• Data records

***

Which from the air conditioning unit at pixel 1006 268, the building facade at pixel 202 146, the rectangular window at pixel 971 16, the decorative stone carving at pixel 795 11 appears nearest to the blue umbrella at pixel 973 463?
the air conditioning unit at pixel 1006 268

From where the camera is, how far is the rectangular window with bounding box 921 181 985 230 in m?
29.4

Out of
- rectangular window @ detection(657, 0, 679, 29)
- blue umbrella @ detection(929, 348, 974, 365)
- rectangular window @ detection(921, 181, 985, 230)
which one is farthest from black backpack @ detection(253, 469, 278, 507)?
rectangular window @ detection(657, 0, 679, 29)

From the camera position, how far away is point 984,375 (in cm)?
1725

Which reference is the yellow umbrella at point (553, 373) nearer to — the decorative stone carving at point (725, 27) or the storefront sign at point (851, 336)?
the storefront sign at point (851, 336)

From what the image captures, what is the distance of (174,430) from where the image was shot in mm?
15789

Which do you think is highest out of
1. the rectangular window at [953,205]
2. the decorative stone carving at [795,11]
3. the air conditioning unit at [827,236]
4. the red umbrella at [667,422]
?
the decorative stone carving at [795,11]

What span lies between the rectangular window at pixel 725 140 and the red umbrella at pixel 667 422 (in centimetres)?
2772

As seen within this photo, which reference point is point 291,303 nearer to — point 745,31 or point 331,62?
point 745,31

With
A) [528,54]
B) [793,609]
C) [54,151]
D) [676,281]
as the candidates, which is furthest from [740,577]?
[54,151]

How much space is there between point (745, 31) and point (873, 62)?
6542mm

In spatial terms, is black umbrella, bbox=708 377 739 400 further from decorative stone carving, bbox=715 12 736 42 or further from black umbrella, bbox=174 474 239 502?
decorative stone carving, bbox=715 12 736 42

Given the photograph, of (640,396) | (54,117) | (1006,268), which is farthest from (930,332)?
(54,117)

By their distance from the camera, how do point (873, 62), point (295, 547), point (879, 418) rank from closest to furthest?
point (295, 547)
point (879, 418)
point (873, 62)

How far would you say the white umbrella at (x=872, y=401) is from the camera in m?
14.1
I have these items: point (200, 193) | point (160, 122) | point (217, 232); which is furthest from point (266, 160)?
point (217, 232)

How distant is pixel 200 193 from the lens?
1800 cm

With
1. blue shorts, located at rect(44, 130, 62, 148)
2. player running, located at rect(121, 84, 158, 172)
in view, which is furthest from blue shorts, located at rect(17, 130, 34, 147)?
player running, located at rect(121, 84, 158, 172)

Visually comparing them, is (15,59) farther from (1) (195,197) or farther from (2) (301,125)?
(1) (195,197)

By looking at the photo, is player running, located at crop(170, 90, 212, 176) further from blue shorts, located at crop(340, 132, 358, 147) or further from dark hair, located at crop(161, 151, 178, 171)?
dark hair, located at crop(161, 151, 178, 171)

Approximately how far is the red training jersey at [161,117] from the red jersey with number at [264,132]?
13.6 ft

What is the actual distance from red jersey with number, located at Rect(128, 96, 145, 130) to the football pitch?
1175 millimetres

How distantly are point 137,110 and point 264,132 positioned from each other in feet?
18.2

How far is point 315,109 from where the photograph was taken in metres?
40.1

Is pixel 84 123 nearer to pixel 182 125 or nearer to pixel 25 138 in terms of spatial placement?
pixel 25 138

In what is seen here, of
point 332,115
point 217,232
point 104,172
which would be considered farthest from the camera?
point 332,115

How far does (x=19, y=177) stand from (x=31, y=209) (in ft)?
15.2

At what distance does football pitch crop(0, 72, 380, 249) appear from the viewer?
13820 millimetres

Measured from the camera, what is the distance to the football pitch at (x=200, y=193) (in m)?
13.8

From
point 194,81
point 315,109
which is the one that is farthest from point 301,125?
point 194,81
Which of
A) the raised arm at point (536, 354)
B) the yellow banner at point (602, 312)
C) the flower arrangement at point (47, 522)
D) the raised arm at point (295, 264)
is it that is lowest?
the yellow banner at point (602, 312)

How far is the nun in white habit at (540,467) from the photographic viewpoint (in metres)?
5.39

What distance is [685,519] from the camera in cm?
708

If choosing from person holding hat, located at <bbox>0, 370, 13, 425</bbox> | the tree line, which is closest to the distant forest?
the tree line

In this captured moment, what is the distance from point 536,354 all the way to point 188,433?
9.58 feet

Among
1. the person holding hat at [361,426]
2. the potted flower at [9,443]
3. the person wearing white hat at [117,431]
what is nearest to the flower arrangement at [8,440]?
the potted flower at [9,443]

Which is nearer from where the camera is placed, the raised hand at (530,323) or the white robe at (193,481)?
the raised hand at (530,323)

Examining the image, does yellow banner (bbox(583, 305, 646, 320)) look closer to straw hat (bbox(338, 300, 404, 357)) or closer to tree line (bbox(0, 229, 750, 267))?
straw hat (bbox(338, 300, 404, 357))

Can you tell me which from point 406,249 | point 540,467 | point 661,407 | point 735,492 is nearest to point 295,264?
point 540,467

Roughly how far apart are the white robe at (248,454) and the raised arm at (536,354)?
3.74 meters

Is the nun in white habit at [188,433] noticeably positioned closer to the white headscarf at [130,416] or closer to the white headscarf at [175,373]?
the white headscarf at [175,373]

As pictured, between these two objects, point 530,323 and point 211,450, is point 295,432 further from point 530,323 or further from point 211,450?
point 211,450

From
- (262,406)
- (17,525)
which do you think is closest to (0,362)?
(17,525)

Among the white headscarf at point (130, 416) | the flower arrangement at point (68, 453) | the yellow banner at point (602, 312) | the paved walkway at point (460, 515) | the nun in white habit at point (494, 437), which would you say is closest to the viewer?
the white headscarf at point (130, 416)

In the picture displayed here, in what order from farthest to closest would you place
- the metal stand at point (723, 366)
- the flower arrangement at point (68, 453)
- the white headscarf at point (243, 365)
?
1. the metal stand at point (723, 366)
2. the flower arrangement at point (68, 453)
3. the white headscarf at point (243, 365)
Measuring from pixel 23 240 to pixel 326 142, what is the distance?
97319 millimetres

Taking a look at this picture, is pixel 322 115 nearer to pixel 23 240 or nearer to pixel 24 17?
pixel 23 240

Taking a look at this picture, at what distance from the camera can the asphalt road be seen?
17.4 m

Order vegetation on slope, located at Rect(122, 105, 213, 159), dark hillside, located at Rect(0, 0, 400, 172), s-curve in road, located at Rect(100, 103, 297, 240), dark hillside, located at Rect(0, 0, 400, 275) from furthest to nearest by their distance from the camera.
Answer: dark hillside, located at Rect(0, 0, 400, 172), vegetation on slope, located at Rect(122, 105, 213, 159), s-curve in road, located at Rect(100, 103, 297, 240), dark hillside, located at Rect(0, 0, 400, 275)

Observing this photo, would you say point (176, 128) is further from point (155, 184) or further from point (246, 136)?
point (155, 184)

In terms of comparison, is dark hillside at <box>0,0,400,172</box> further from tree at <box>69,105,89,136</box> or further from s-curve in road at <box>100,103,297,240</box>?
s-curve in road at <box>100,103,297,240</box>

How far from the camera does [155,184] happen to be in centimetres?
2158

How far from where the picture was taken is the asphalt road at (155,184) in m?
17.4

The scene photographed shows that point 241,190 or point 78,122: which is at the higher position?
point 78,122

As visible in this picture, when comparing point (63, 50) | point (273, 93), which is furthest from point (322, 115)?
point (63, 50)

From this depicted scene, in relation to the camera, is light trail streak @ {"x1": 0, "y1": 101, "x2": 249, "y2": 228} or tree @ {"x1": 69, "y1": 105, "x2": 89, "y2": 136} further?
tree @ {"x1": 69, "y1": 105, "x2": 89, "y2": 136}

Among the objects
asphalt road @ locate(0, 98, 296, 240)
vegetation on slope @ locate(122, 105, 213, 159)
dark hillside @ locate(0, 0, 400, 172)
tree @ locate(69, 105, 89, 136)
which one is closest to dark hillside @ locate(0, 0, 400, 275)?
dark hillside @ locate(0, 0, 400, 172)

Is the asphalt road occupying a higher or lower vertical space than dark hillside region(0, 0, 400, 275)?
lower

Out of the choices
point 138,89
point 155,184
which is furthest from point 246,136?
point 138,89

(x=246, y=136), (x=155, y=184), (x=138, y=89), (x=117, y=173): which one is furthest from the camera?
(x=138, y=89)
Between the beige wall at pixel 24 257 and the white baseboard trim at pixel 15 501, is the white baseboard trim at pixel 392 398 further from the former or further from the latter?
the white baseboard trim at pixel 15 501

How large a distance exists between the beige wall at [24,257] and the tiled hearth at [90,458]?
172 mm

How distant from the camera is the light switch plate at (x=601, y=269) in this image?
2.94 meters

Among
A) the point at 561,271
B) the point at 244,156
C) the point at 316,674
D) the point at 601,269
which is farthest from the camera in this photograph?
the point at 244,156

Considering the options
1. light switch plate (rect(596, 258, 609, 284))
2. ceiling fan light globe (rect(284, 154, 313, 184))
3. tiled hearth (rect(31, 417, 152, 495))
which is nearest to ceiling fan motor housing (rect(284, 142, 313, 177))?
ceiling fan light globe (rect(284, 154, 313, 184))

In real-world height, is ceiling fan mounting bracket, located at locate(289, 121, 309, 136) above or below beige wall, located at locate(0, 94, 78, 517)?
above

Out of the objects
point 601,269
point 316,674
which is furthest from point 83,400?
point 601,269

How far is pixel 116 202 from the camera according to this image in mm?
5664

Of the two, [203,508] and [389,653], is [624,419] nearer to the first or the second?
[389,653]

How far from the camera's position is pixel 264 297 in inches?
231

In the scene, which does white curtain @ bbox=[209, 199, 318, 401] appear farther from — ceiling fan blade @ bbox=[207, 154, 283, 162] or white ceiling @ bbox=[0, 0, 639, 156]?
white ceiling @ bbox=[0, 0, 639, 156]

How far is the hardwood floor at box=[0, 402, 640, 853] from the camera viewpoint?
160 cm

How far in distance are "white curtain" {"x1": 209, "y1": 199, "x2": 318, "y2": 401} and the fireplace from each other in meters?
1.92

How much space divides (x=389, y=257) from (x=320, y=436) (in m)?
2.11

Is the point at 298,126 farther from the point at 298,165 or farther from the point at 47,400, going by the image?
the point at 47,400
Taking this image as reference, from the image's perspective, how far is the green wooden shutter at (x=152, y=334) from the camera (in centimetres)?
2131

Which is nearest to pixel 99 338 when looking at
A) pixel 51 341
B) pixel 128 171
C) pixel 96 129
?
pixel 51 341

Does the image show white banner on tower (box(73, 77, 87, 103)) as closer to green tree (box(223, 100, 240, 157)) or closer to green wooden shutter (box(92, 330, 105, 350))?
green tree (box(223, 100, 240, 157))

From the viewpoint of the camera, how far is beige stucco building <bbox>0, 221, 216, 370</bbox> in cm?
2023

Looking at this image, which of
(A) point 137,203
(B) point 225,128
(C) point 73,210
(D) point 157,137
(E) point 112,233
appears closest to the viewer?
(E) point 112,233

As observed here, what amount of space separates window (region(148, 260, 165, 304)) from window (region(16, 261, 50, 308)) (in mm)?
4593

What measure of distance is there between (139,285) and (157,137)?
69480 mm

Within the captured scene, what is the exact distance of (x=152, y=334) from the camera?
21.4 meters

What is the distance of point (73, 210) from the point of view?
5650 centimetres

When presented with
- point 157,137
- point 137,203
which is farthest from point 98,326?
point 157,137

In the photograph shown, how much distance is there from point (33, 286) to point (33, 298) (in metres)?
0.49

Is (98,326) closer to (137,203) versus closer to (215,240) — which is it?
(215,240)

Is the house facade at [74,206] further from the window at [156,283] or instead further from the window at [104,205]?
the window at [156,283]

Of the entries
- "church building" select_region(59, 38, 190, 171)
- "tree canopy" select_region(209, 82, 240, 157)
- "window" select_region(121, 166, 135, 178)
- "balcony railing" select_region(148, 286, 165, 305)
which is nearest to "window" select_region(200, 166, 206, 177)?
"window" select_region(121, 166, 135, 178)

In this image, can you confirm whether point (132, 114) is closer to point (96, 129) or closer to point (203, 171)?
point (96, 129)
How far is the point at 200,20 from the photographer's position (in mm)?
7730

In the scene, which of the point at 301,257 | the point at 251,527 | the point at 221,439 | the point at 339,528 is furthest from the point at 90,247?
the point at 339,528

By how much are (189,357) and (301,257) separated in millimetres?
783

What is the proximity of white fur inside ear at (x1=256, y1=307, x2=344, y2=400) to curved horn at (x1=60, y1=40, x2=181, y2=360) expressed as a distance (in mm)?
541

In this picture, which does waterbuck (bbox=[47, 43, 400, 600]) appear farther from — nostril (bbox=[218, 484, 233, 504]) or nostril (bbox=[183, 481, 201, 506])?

***

• Instructions for the task
Can you repeat the lines above, word for word, from the line with "In this image, can" through the last line?

• Expected output
In this image, can you confirm whether point (132, 114) is closer to point (96, 129) or closer to point (203, 171)?
point (96, 129)
How far is the point at 200,20 from the photographer's position (in mm)?
7730

In the scene, which of the point at 301,257 | the point at 251,527 | the point at 221,439 | the point at 339,528 is furthest from the point at 90,247?
the point at 339,528

By how much are (189,357) and (301,257) separated in millimetres?
783

What is the proximity of white fur inside ear at (x1=256, y1=307, x2=344, y2=400) to curved horn at (x1=60, y1=40, x2=181, y2=360) expressed as a distance (in mm)?
541

In this picture, which does waterbuck (bbox=[47, 43, 400, 600]) appear farther from — nostril (bbox=[218, 484, 233, 504]) or nostril (bbox=[183, 481, 201, 506])?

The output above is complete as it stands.